Figure 2. MCC tree of JEV complete genomes. Background colors indicate different genotypes: green for GI, orange for GII, red for GIII, magenta for GIV, and purple for GV. The tMRCA estimates (with 95% HPD values in parentheses) are shown to the left of nodes. Posterior probabilities for branches are indicated to the right of nodes. Branches are labeled following the convention: StrainName_CountryAbbreviation_IsolationYear.
To further validate the phylogenetic inference, a ML phylogenetic tree was constructed using IQ-TREE, with the topology largely consistent with the BEAST time-scaled MCC tree (see Supplementary Figure S1), supporting the reliability and robustness of the evolutionary analysis.
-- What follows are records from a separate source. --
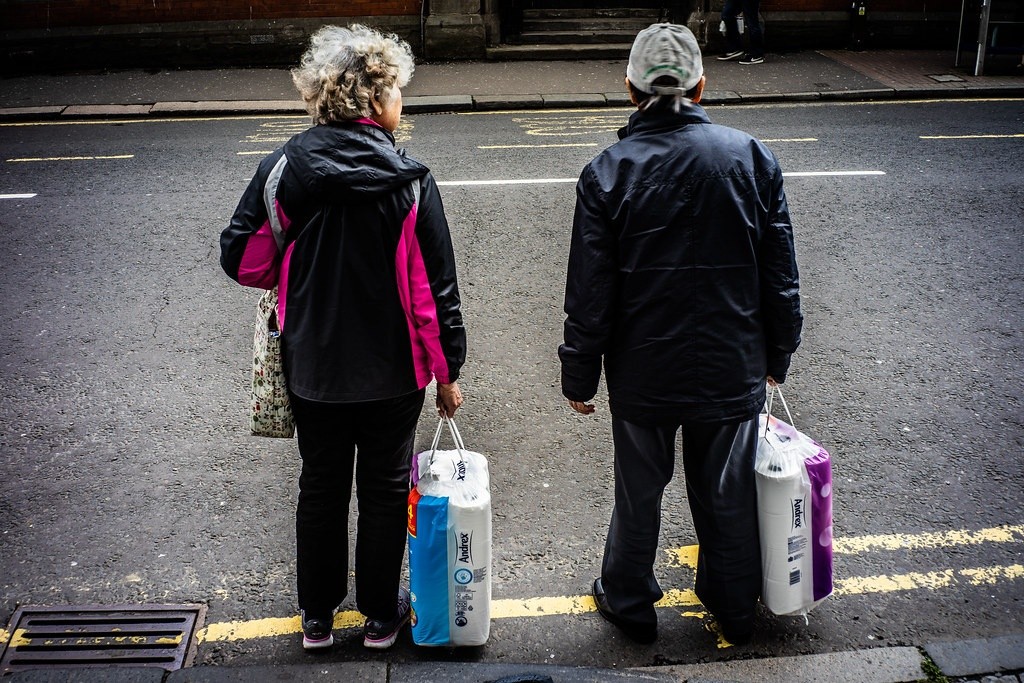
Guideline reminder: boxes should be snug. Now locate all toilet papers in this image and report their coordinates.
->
[757,411,835,618]
[406,448,494,648]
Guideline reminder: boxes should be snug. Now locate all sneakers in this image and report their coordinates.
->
[739,54,763,65]
[716,48,744,60]
[300,605,339,649]
[363,585,411,649]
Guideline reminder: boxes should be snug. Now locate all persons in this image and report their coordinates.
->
[717,0,765,64]
[560,24,802,635]
[221,27,466,646]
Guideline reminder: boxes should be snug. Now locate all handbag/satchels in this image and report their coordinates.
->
[248,284,295,438]
[407,410,492,646]
[719,16,744,34]
[754,376,834,616]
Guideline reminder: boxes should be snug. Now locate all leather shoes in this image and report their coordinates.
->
[720,621,755,647]
[592,577,658,647]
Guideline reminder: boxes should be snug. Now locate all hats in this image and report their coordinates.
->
[626,23,704,95]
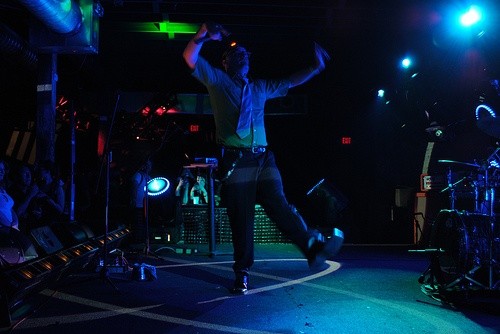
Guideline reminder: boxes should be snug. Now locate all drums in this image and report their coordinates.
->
[430,209,492,287]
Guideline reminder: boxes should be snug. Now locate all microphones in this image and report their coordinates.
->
[412,212,422,215]
[195,30,223,45]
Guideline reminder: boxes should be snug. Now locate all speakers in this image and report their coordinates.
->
[412,192,473,245]
[0,219,95,271]
[110,220,142,244]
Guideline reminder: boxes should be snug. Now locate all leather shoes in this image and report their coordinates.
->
[232,267,249,295]
[307,228,344,271]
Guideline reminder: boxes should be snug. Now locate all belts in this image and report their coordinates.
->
[223,144,268,152]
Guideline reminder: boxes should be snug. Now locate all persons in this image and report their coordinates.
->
[182,23,344,296]
[132,159,208,245]
[0,159,66,259]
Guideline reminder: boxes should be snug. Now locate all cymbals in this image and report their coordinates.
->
[438,159,481,168]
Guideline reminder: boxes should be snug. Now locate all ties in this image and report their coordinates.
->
[235,76,252,139]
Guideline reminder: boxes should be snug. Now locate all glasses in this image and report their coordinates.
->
[228,50,251,58]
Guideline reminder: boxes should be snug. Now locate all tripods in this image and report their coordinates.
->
[431,185,500,300]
3.3. Evolutionary Rate and Population Dynamics Analysis of JEV

The mean nucleotide substitution rate of the entire JEV population was estimated to be 3.3 × 10−4 substitutions per site per year (S/S/Y) (95% HPD, 1.9 × 10−4–4.7 × 10−4). The mean substitution rates for each genotype were estimated as follows: GI, 7.3 × 10−4 (95% HPD, 4.4 × 10−4–1.1 × 10−3); GII, 8.2 × 10−4 (95% HPD, 5.0 × 10−4–1.0 × 10−3); GIII, 4.4 × 10−5 (95% HPD, 2.3 × 10−7–8.9 × 10−5); GIV, 1.7 × 10−3 (95% HPD, 4.5 × 10−4–3.9 × 10−3); and GV, 2.2 × 10−3 (95% HPD, 4.0 × 10−8–8.9 × 10−3). The evolutionary rate among the five major genotypes ranked from fastest to slowest as GV > GIV > GII > GI > GIII (Table 2).
Table 2. The nucleotide content and Bayesian Markov Chain Monte Carlo analysis for JEV.
The Bayesian skyline plot depicting the population dynamics of JEV (Figure 3) showed that prior to 1975, the viral population diversity exhibited a steady increase, reaching its peak around 1975, followed by a continuous decline from 1976 to 2010, and subsequently stabilized after 2010.
Figure 3. Bayesian skyline plot depicting changes in JEV population diversity over time. The highlighted area represents the 95% HPD interval. The horizontal axis shows time, and the vertical axis shows genetic diversity.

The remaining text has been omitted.